STATED TASK
Can you rewrite the records below as a JSON list of strings, with one string per line and the blank lines left out?

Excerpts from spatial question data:

+ + + + + + +

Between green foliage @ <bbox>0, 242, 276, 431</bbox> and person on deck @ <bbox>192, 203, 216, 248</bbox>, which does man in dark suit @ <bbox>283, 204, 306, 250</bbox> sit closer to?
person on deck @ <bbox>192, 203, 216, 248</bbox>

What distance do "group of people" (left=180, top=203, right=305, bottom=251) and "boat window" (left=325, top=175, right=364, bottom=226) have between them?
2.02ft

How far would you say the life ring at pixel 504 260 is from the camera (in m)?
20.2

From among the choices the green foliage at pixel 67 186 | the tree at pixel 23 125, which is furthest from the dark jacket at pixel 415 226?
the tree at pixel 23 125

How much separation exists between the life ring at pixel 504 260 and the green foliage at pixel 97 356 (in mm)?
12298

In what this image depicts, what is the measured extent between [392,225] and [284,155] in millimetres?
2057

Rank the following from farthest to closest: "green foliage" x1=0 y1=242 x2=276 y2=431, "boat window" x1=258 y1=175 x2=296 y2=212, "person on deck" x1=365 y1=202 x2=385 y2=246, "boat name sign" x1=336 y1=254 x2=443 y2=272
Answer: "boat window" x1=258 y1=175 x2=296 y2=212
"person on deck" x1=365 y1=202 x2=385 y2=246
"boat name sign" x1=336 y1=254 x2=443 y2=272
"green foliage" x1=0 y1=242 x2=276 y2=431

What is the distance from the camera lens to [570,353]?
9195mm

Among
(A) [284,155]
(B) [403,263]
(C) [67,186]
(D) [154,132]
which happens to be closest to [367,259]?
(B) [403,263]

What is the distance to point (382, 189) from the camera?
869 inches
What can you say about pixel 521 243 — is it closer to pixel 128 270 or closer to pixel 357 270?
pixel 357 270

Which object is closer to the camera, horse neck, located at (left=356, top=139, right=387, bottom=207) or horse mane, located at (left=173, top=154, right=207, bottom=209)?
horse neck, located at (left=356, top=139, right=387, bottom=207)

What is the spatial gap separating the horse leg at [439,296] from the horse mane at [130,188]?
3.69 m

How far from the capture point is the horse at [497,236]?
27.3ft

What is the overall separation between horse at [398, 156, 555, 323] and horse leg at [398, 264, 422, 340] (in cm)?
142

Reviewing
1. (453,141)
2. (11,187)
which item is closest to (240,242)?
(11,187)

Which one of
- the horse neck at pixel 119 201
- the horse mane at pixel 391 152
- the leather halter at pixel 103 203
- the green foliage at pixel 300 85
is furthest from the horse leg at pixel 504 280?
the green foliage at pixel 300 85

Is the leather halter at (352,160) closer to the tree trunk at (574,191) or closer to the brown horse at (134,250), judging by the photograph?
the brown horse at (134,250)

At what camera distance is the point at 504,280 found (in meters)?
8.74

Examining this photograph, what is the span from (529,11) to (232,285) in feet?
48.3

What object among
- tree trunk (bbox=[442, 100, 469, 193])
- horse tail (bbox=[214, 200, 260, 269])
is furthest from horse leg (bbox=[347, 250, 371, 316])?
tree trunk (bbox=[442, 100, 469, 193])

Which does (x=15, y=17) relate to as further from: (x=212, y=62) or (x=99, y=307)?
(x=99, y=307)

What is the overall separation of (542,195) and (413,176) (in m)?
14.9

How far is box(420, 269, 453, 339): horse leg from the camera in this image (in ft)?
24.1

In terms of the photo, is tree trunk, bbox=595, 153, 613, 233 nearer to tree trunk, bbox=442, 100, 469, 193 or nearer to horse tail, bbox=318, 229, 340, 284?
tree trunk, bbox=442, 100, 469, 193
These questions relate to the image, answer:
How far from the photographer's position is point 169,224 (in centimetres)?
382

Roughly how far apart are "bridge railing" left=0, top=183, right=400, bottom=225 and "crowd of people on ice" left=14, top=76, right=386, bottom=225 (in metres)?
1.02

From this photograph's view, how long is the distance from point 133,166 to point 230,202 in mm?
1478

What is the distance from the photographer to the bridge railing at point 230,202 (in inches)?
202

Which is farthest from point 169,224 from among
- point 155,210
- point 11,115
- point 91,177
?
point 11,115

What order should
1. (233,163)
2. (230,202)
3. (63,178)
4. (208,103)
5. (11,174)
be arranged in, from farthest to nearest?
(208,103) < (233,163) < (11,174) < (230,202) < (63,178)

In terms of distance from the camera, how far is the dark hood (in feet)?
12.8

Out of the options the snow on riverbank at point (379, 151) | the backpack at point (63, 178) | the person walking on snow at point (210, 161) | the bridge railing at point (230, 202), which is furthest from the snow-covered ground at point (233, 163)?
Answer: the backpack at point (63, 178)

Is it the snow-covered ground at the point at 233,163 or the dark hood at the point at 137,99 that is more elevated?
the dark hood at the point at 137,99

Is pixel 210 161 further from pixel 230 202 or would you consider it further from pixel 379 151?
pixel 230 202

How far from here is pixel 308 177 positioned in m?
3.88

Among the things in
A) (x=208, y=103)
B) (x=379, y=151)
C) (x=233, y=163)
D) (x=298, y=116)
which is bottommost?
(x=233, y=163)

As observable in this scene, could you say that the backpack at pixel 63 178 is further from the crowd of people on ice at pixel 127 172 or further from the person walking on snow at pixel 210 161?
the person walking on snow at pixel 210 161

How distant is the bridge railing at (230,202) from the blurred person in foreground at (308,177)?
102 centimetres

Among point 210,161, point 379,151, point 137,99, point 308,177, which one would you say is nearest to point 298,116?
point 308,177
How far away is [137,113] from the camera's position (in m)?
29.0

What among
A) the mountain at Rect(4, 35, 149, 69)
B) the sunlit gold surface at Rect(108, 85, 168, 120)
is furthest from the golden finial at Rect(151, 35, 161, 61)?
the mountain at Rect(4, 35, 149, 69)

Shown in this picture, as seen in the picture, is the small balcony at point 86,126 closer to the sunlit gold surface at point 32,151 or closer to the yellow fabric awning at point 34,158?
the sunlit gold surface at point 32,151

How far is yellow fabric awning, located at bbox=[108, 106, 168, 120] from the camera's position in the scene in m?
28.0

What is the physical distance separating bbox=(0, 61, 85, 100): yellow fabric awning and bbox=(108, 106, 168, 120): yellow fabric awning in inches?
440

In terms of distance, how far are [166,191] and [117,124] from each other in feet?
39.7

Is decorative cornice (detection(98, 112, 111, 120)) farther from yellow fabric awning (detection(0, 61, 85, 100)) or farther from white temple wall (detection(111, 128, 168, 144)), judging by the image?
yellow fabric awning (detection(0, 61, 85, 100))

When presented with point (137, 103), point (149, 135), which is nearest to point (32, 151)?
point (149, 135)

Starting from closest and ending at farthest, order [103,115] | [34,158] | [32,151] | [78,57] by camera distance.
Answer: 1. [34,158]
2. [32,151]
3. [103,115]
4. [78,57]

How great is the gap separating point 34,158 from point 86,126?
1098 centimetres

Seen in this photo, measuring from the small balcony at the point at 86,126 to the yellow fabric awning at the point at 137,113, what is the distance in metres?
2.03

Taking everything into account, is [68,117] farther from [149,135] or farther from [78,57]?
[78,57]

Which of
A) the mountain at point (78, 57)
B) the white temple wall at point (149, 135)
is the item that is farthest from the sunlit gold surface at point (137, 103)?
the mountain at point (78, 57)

+ + + + + + +

EXPECTED OUTPUT
[
  "Between green foliage @ <bbox>0, 242, 276, 431</bbox> and person on deck @ <bbox>192, 203, 216, 248</bbox>, which does man in dark suit @ <bbox>283, 204, 306, 250</bbox> sit closer to?",
  "person on deck @ <bbox>192, 203, 216, 248</bbox>",
  "What distance do \"group of people\" (left=180, top=203, right=305, bottom=251) and \"boat window\" (left=325, top=175, right=364, bottom=226) have between them?",
  "2.02ft",
  "How far would you say the life ring at pixel 504 260 is from the camera (in m)?",
  "20.2",
  "From among the choices the green foliage at pixel 67 186 | the tree at pixel 23 125, which is furthest from the dark jacket at pixel 415 226?",
  "the tree at pixel 23 125",
  "How much separation exists between the life ring at pixel 504 260 and the green foliage at pixel 97 356 (in mm)?",
  "12298",
  "In what this image depicts, what is the measured extent between [392,225] and [284,155] in millimetres?",
  "2057",
  "Rank the following from farthest to closest: \"green foliage\" x1=0 y1=242 x2=276 y2=431, \"boat window\" x1=258 y1=175 x2=296 y2=212, \"person on deck\" x1=365 y1=202 x2=385 y2=246, \"boat name sign\" x1=336 y1=254 x2=443 y2=272",
  "Answer: \"boat window\" x1=258 y1=175 x2=296 y2=212",
  "\"person on deck\" x1=365 y1=202 x2=385 y2=246",
  "\"boat name sign\" x1=336 y1=254 x2=443 y2=272",
  "\"green foliage\" x1=0 y1=242 x2=276 y2=431",
  "What is the distance from the camera lens to [570,353]?",
  "9195mm",
  "Among",
  "(A) [284,155]",
  "(B) [403,263]",
  "(C) [67,186]",
  "(D) [154,132]",
  "which happens to be closest to [367,259]?",
  "(B) [403,263]",
  "What is the distance to point (382, 189) from the camera?",
  "869 inches",
  "What can you say about pixel 521 243 — is it closer to pixel 128 270 or closer to pixel 357 270?",
  "pixel 357 270",
  "Which object is closer to the camera, horse neck, located at (left=356, top=139, right=387, bottom=207) or horse mane, located at (left=173, top=154, right=207, bottom=209)?",
  "horse neck, located at (left=356, top=139, right=387, bottom=207)",
  "What is the spatial gap separating the horse leg at [439,296] from the horse mane at [130,188]?",
  "3.69 m",
  "How far from the capture point is the horse at [497,236]?",
  "27.3ft",
  "What is the overall separation between horse at [398, 156, 555, 323] and horse leg at [398, 264, 422, 340] (in cm)?",
  "142",
  "Reviewing",
  "1. (453,141)",
  "2. (11,187)",
  "which item is closest to (240,242)?",
  "(11,187)",
  "Which one of",
  "- the horse neck at pixel 119 201",
  "- the horse mane at pixel 391 152",
  "- the leather halter at pixel 103 203",
  "- the green foliage at pixel 300 85",
  "is furthest from the horse leg at pixel 504 280?",
  "the green foliage at pixel 300 85",
  "Is the leather halter at (352,160) closer to the tree trunk at (574,191) or closer to the brown horse at (134,250), judging by the photograph?",
  "the brown horse at (134,250)",
  "At what camera distance is the point at 504,280 found (in meters)?",
  "8.74",
  "Examining this photograph, what is the span from (529,11) to (232,285) in feet?",
  "48.3",
  "What object among",
  "- tree trunk (bbox=[442, 100, 469, 193])",
  "- horse tail (bbox=[214, 200, 260, 269])",
  "is furthest from horse leg (bbox=[347, 250, 371, 316])?",
  "tree trunk (bbox=[442, 100, 469, 193])",
  "Which does (x=15, y=17) relate to as further from: (x=212, y=62) or (x=99, y=307)?",
  "(x=99, y=307)",
  "What is the overall separation of (542,195) and (413,176) (in m)?",
  "14.9",
  "How far is box(420, 269, 453, 339): horse leg from the camera in this image (in ft)?",
  "24.1",
  "In terms of the photo, is tree trunk, bbox=595, 153, 613, 233 nearer to tree trunk, bbox=442, 100, 469, 193 or nearer to horse tail, bbox=318, 229, 340, 284?",
  "tree trunk, bbox=442, 100, 469, 193",
  "These questions relate to the image, answer:",
  "How far from the photographer's position is point 169,224 (in centimetres)?",
  "382",
  "Roughly how far apart are \"bridge railing\" left=0, top=183, right=400, bottom=225 and \"crowd of people on ice\" left=14, top=76, right=386, bottom=225 (in metres)?",
  "1.02",
  "From this photograph's view, how long is the distance from point 133,166 to point 230,202 in mm?",
  "1478",
  "What is the distance from the photographer to the bridge railing at point 230,202 (in inches)?",
  "202",
  "Which is farthest from point 169,224 from among",
  "- point 155,210",
  "- point 11,115",
  "- point 91,177",
  "?",
  "point 11,115",
  "What order should",
  "1. (233,163)",
  "2. (230,202)",
  "3. (63,178)",
  "4. (208,103)",
  "5. (11,174)",
  "be arranged in, from farthest to nearest?",
  "(208,103) < (233,163) < (11,174) < (230,202) < (63,178)",
  "In terms of distance from the camera, how far is the dark hood (in feet)?",
  "12.8",
  "Out of the options the snow on riverbank at point (379, 151) | the backpack at point (63, 178) | the person walking on snow at point (210, 161) | the bridge railing at point (230, 202), which is furthest from the snow-covered ground at point (233, 163)?",
  "Answer: the backpack at point (63, 178)",
  "Is it the snow-covered ground at the point at 233,163 or the dark hood at the point at 137,99 that is more elevated?",
  "the dark hood at the point at 137,99",
  "Is pixel 210 161 further from pixel 230 202 or would you consider it further from pixel 379 151?",
  "pixel 230 202",
  "How far from here is pixel 308 177 positioned in m?",
  "3.88",
  "Among the things in",
  "A) (x=208, y=103)",
  "B) (x=379, y=151)",
  "C) (x=233, y=163)",
  "D) (x=298, y=116)",
  "which is bottommost?",
  "(x=233, y=163)",
  "As observable in this scene, could you say that the backpack at pixel 63 178 is further from the crowd of people on ice at pixel 127 172 or further from the person walking on snow at pixel 210 161?",
  "the person walking on snow at pixel 210 161",
  "How distant is the bridge railing at (230,202) from the blurred person in foreground at (308,177)?",
  "102 centimetres",
  "Among point 210,161, point 379,151, point 137,99, point 308,177, which one would you say is nearest to point 298,116?",
  "point 308,177",
  "How far away is [137,113] from the camera's position (in m)?",
  "29.0",
  "What among",
  "A) the mountain at Rect(4, 35, 149, 69)",
  "B) the sunlit gold surface at Rect(108, 85, 168, 120)",
  "is furthest from the golden finial at Rect(151, 35, 161, 61)?",
  "the mountain at Rect(4, 35, 149, 69)",
  "Shown in this picture, as seen in the picture, is the small balcony at point 86,126 closer to the sunlit gold surface at point 32,151 or closer to the yellow fabric awning at point 34,158?",
  "the sunlit gold surface at point 32,151",
  "How far is yellow fabric awning, located at bbox=[108, 106, 168, 120] from the camera's position in the scene in m?",
  "28.0",
  "What is the physical distance separating bbox=(0, 61, 85, 100): yellow fabric awning and bbox=(108, 106, 168, 120): yellow fabric awning in inches?",
  "440",
  "In terms of distance, how far are [166,191] and [117,124] from each other in feet?",
  "39.7",
  "Is decorative cornice (detection(98, 112, 111, 120)) farther from yellow fabric awning (detection(0, 61, 85, 100)) or farther from white temple wall (detection(111, 128, 168, 144)), judging by the image?",
  "yellow fabric awning (detection(0, 61, 85, 100))",
  "When presented with point (137, 103), point (149, 135), which is nearest to point (32, 151)?",
  "point (149, 135)",
  "Starting from closest and ending at farthest, order [103,115] | [34,158] | [32,151] | [78,57] by camera distance.",
  "Answer: 1. [34,158]",
  "2. [32,151]",
  "3. [103,115]",
  "4. [78,57]",
  "How great is the gap separating point 34,158 from point 86,126?",
  "1098 centimetres",
  "Seen in this photo, measuring from the small balcony at the point at 86,126 to the yellow fabric awning at the point at 137,113, what is the distance in metres?",
  "2.03",
  "Taking everything into account, is [68,117] farther from [149,135] or farther from [78,57]?",
  "[78,57]",
  "Which of",
  "A) the mountain at point (78, 57)",
  "B) the white temple wall at point (149, 135)",
  "is the item that is farthest from the sunlit gold surface at point (137, 103)?",
  "the mountain at point (78, 57)"
]